Das
Input-Output-Prinzip
Warum die Schule uns zu trivialen Lernmaschinen macht
Unterricht
an einem dämmrigen Oktobermorgen. Natürlich interessieren sich die Kinder
weniger für den Lernstoff als für das leuchtend rote Eichhörnchen, das gerade
flink auf dem Baum vor dem Fenster herumturnt... Nachdem das Tierchen ohnehin
die volle Aufmerksamkeit der Klasse hat, versucht der Lehrer auch daraus eine
Lektion zu machen: "Das Eichhörnchen hat einen roten buschigen...?"
"Schwanz!" antwortet ein Mädchen.
Richtig. Was hat die Schülerin nun über den Körperbau eines Eichhörnchens
gelernt? Nichts. Sie hat nur gelernt, auf eine bestimmte Frage die passende
Antwort zu geben.
Das wäre im Falle des Eichhörnchens weniger tragisch, wenn nur der Unterricht,
den der Lehrer kurz darauf wiederaufnimmt, nicht immerzu auf solche Fragen
hinauslaufen würde.

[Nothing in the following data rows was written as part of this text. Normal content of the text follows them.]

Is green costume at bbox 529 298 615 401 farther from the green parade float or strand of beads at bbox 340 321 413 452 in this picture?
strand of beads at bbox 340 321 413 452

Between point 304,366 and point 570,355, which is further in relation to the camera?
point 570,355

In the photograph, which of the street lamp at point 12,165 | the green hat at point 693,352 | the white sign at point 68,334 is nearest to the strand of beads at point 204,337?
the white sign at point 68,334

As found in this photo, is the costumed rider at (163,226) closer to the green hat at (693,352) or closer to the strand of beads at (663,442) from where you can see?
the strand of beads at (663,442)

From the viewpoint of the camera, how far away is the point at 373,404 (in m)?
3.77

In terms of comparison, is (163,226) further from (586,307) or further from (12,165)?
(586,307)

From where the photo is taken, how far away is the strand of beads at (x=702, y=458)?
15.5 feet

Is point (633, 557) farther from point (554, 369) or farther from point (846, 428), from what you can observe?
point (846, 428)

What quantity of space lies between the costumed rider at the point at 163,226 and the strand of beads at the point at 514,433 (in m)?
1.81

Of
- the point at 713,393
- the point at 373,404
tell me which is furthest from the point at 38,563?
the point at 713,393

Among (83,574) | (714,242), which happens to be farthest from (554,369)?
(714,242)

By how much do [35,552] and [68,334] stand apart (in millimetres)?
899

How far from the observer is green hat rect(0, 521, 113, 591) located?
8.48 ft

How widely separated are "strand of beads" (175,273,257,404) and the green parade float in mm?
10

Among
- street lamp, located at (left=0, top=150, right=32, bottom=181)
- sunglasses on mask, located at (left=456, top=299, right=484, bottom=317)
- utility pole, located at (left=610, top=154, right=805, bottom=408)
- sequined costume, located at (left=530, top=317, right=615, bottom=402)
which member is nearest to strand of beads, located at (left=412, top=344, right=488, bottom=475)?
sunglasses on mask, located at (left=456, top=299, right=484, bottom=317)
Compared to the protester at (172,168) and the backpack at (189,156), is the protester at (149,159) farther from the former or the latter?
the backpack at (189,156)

Die Antwort ist genau festgelegt, weil sie der Lehrer
bereits wortwörtlich im Hinterkopf hat. Was der Schüler sagt, ist daran gemessen
eben richtig oder falsch. In der Schule sind solche Fragen durchaus üblich.
Wer clever ist, lernt dabei bestenfalls, auf jede Frage die "richtige", eben
die passende Antwort zu geben. Auf die Frage "Was ist 2 mal 3?" wird er antworten
"6", nicht aber "3 mal 2" oder "5 minus 1", obwohl das ja genauso korrekt
wäre. Wer clever ist, bringt die Antwort, die Punkte bringt.
"Man gibt
in der Schule doch nur die Antworten, die der Lehrer hören will. Wenn man
etwas sagt, das nicht genau dem entspricht, oder vielleicht auch richtig wäre
und vom Lehrer vielleicht nur nicht verstanden wird, heißt das gleich soviel
wie "setzen, 6!" Es gibt bei uns leider nur wenige Lehrer, die sich überhaupt
mal auf etwas anderes einlassen als die schon bekannten und hundertmal gepaukten
Lösungen."
Oliver, 17, Wuppertal
Das Problem
Nun ist es ja das gute Recht jedes Schülers, in der Schule erfolgreich sein
zu wollen. Bedenklich ist dabei nur, dass sich dieses Ziel vom ursprünglichen
Sinn der "Bildung" immer weiter entfernt hat. Ihr Zweck ist es, den Jugendlichen
mit einem allgemeinen Faktenwissen auszustatten und vor allem mit der Fähigkeit,
dieses anzuwenden, selbständig zu denken und bei Problemen Lösungswege zu
finden. Schließlich hat man uns gesagt, wir lernen fürs Leben, nicht für die
Schule! Außerhalb des Unterrichts gibt es aber für die wenigsten Probleme
und Fragen "die" richtige Antwort. Der junge Mensch wird nun entweder mühsam
umlernen müssen und das anerzogene Schema von richtig und falsch über Bord
werfen, oder er sucht sich auch außerhalb der Schule Autoritätspersonen, die
ihm weiterhin vorschreiben, was richtig und was falsch ist...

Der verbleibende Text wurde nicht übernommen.